(Beginning of Material provided)
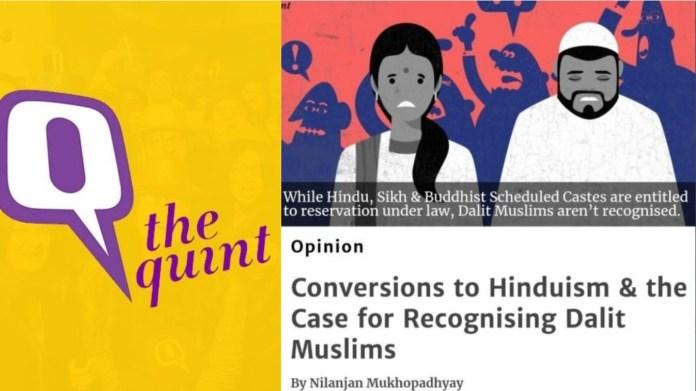 मुसलमान हिंदू हरियाणा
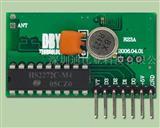 防盗报警/工业控制RF集成电路超外差接收模块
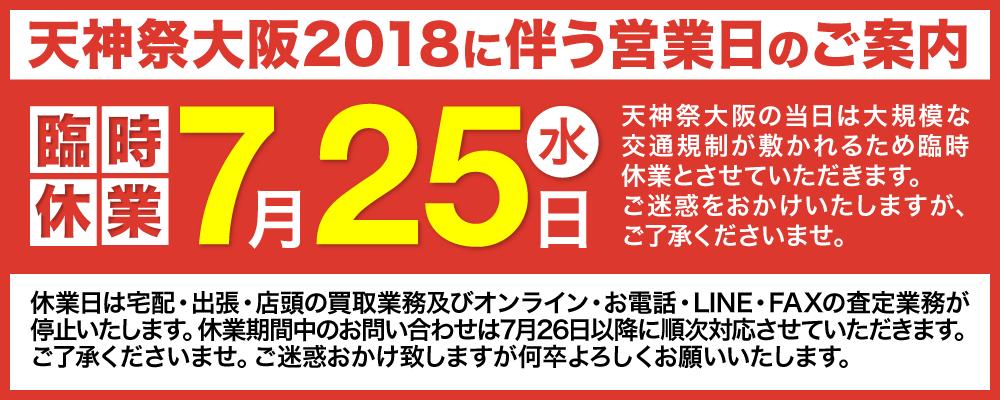 2018年7月25日(水)臨時休業のお知らせ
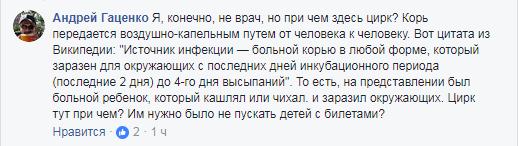 """Некоторые пользователи выступили в защиту цирка """"Кобзов"""""""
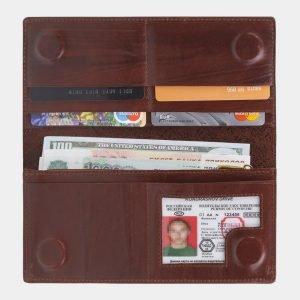 Солидный светло-коричневый кошелек ATS-2991 213724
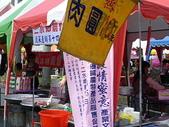 960915二水水鄉米香產業文化-二水農會供銷部:PICT0015.JPG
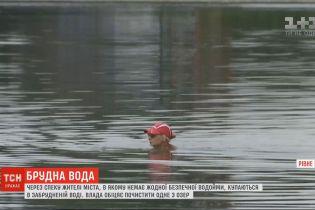 Ровенская жара: местные жители охлаждаются в загрязненных водоемах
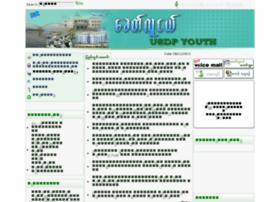 khitlunge.net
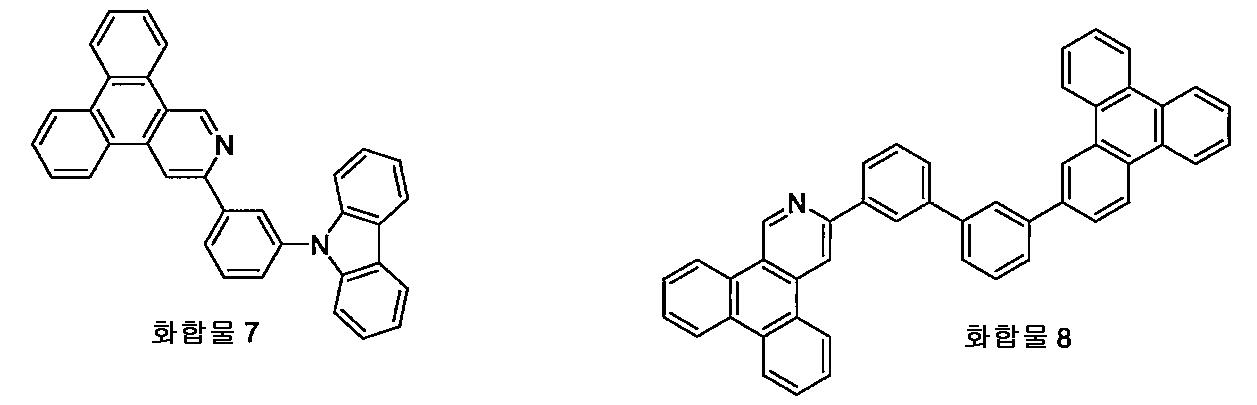 Figure 112011098457278-pct00049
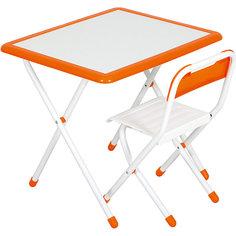 Набор детской складной мебели, Дэми, бело-оранжевый
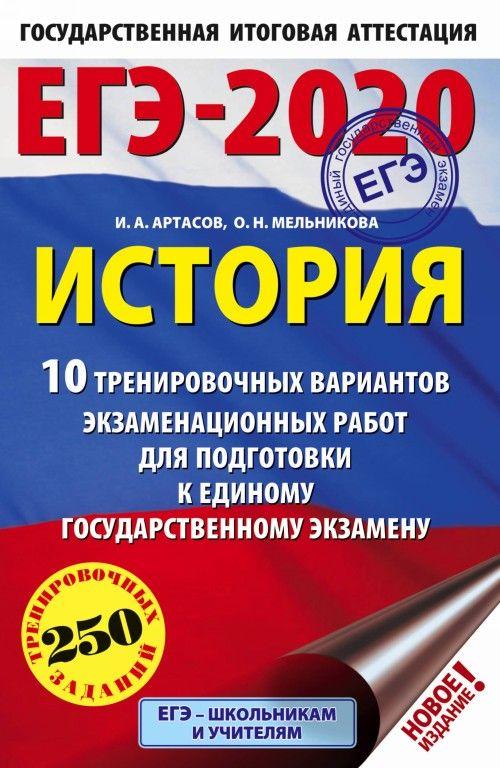 EGE-2020. Istorija (60kh90/16). 10 trenirovochnykh variantov ekzamenatsionnykh rabot dlja podgotovki k EGE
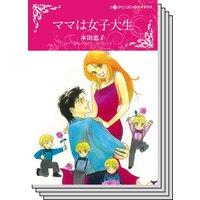 【ハーレクインコミック】貧乏ヒロイン テーマ セット vol.20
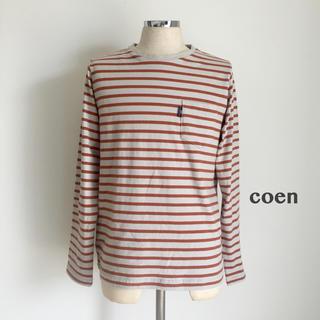 コーエン(coen)の【メンズ】coen ボーダーロングスリーブTシャツ(Tシャツ/カットソー(七分/長袖))
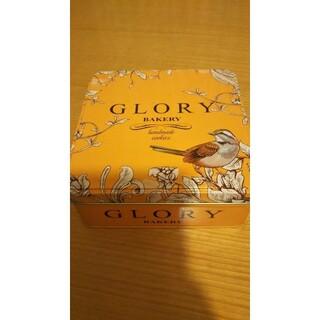 【国内非売品】GLORY BAKERY グローリー ベーカリー クッキー 空き缶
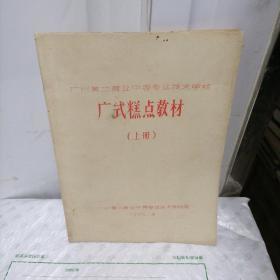 广式糕点教材(上册)1975年广州第二商业中等专业技术学校油印本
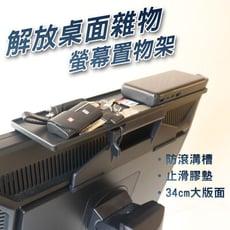 電視螢幕置物架 收納架 電腦螢幕上方置物架 桌面整理架 收納架 宿舍神器 可放機上盒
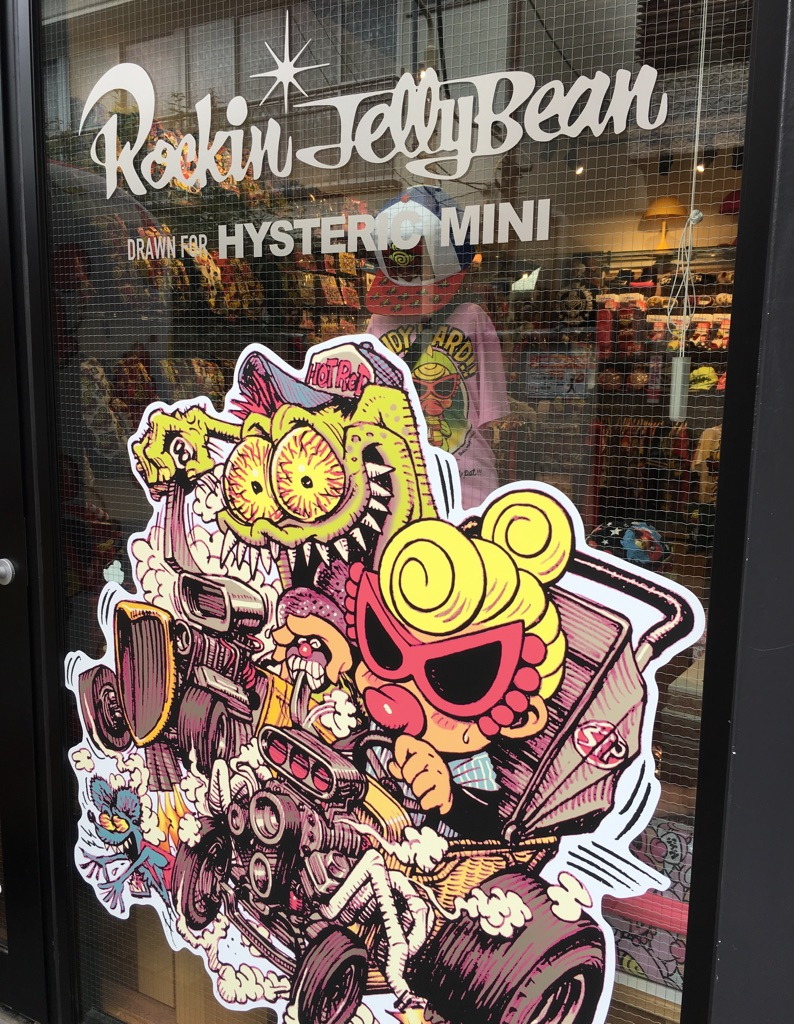 Hysteric Mini Official Blog 18 7月 25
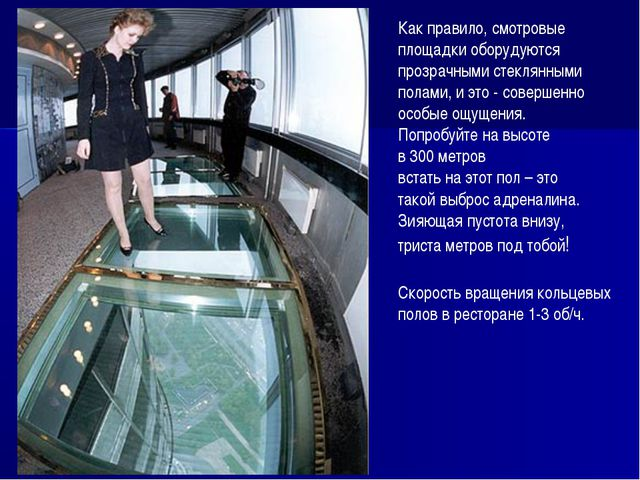 Как правило, смотровые площадки оборудуются прозрачными стеклянными полами, и...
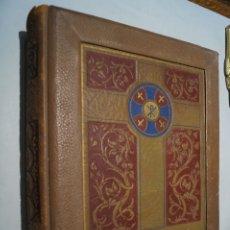 Libros antiguos: LOS CUATRO EVANGELIOS DE NUESTRO SEÑOR JESUSCRISTO.. Lote 178607102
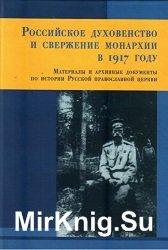 Российское духовенство и свержение Монархии в 1917 году
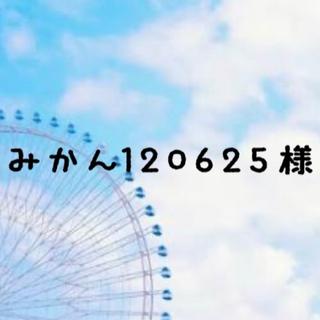 ハブラシ☆8本(歯ブラシ/デンタルフロス)
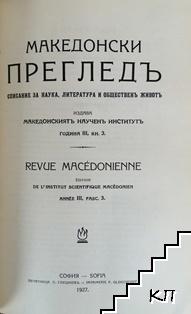Македонски прегледъ. Кн. 1-4 / 1927 (Допълнителна снимка 2)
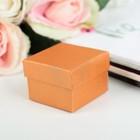 Коробка подарочная 5 х 5 х 3,5 см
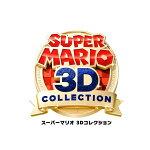 [Switch] スーパーマリオ 3Dコレクション (ダウンロード版)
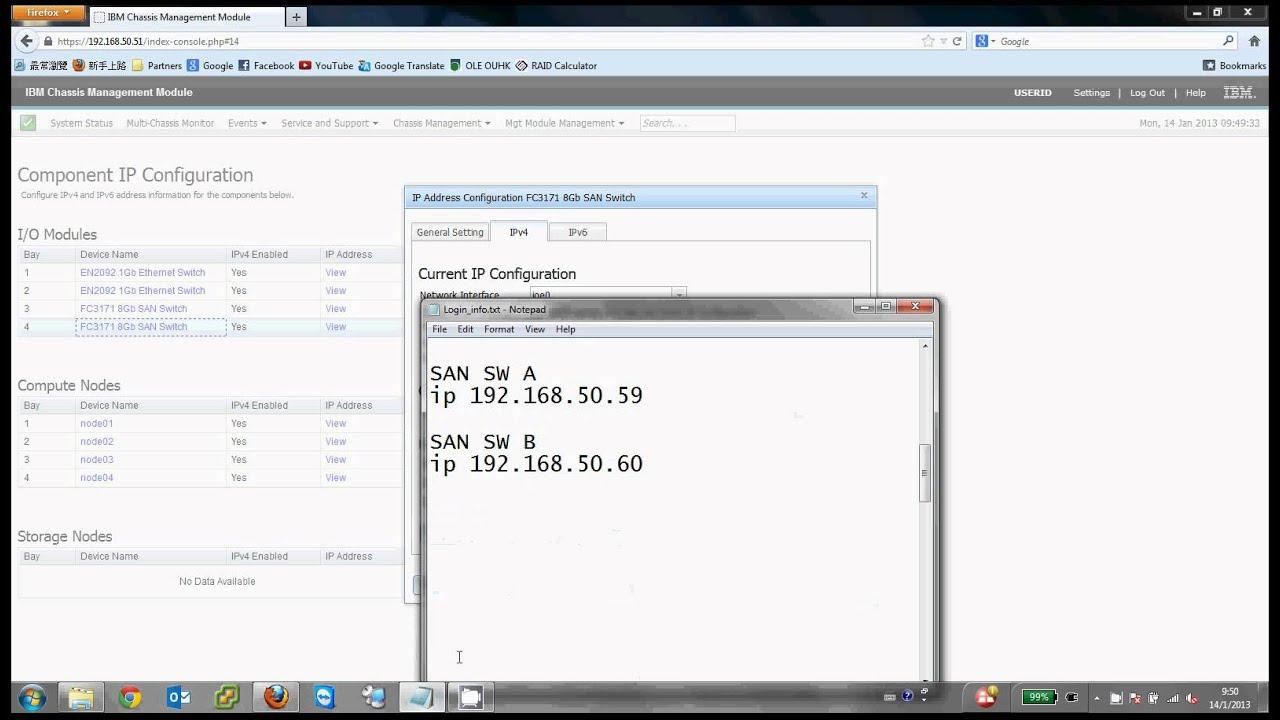 ibm flex system config ip to i o module youtube rh youtube com IBM V7000 IBM PureFlex Cloud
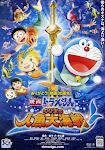 Nôbita Truyền Thuyết Người Cá Khổng Lồ - Doraemon: Nobita's Great Battle Of The Mermaid King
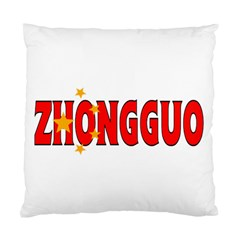 China2 Cushion Case (one Side) by worldbanners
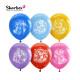 Воздушные шары Дисней Принцессы с гелием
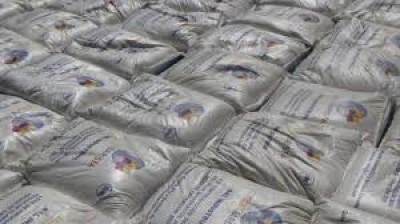 Gambie : Saisie record de 2,9 tonnes de cocaïne cachés dans une cargaison de sel, un...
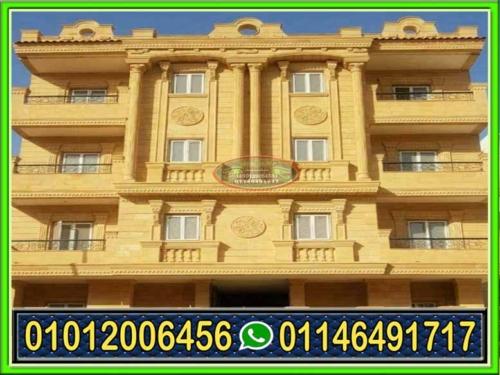 واجهات منازل كلاسيك 500x375 - تصاميم واجهات منازل مودرن فى مصر 01146491717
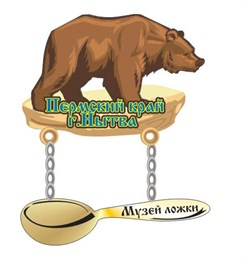 """Магнит """"Медведь-качели"""" Пермский край г.Нытва"""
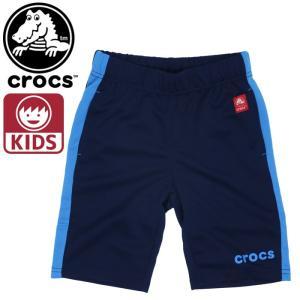 クロックス  短パン ハーフパンツ キッズ crocs 119654 ブルー ネイビー|streetbros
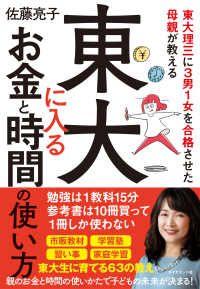 東大理三に3男1女を合格させた母親が教える 東大に入るお金と時間の使い方 Kinoppy電子書籍ランキング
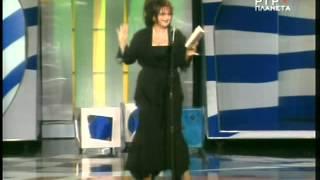 Елена Степаненко - Вулкан страсти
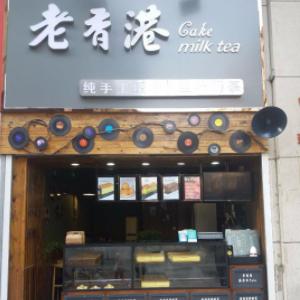老香港純手工蛋糕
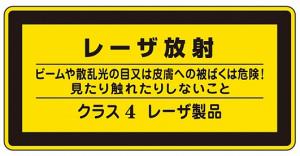 レーザーの安全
(End of Material provided)
● **Assignment**: The entries are to be restated word for word, and no picture should appear in the copy.

● **Output of the exercise**:
 मुसलमान हिंदू हरियाणा
 防盗报警/工业控制RF集成电路超外差接收模块
 2018年7月25日(水)臨時休業のお知らせ
 """Некоторые пользователи выступили в защиту цирка """"Кобзов"""""""
 Солидный светло-коричневый кошелек ATS-2991 213724
 960915二水水鄉米香產業文化-二水農會供銷部:PICT0015.JPG
 Ровенская жара: местные жители охлаждаются в загрязненных водоемах
 khitlunge.net
 Figure 112011098457278-pct00049
 Набор детской складной мебели, Дэми, бело-оранжевый
 EGE-2020. Istorija (60kh90/16). 10 trenirovochnykh variantov ekzamenatsionnykh rabot dlja podgotovki k EGE
 【ハーレクインコミック】貧乏ヒロイン テーマ セット vol.20
 コーエン(coen)の【メンズ】coen ボーダーロングスリーブTシャツ(Tシャツ/カットソー(七分/長袖))
 【国内非売品】GLORY BAKERY グローリー ベーカリー クッキー 空き缶
 广式糕点教材(上册)1975年广州第二商业中等专业技术学校油印本
 電視螢幕置物架 收納架 電腦螢幕上方置物架 桌面整理架 收納架 宿舍神器 可放機上盒
 Hysteric Mini Official Blog 18 7月 25
 Как правило, смотровые площадки оборудуются прозрачными стеклянными полами, и...
 Libros antiguos: LOS CUATRO EVANGELIOS DE NUESTRO SEÑOR JESUSCRISTO.. Lote 178607102
 Российское духовенство и свержение Монархии в 1917 году
 ハブラシ☆8本(歯ブラシ/デンタルフロス)
Македонски прегледъ. Кн. 1-4 / 1927 (Допълнителна снимка 2)
 Коробка подарочная 5 х 5 х 3,5 см
 [Switch] スーパーマリオ 3Dコレクション (ダウンロード版)
 ibm flex system config ip to i o module youtube rh youtube com IBM V7000 IBM PureFlex Cloud
 Nôbita Truyền Thuyết Người Cá Khổng Lồ - Doraemon: Nobita's Great Battle Of The Mermaid King
 China2 Cushion Case (one Side) by worldbanners
 Воздушные шары Дисней Принцессы с гелием
 Gambie : Saisie record de 2,9 tonnes de cocaïne cachés dans une cargaison de sel, un...
 واجهات منازل كلاسيك 500x375 - تصاميم واجهات منازل مودرن فى مصر 01146491717
 """Магнит """"Медведь-качели"""" Пермский край г.Нытва"""
 クロックス  短パン ハーフパンツ キッズ crocs 119654 ブルー ネイビー|streetbros
 東大理三に3男1女を合格させた母親が教える 東大に入るお金と時間の使い方 Kinoppy電子書籍ランキング
 Елена Степаненко - Вулкан страсти
老香港純手工蛋糕
 レーザーの安全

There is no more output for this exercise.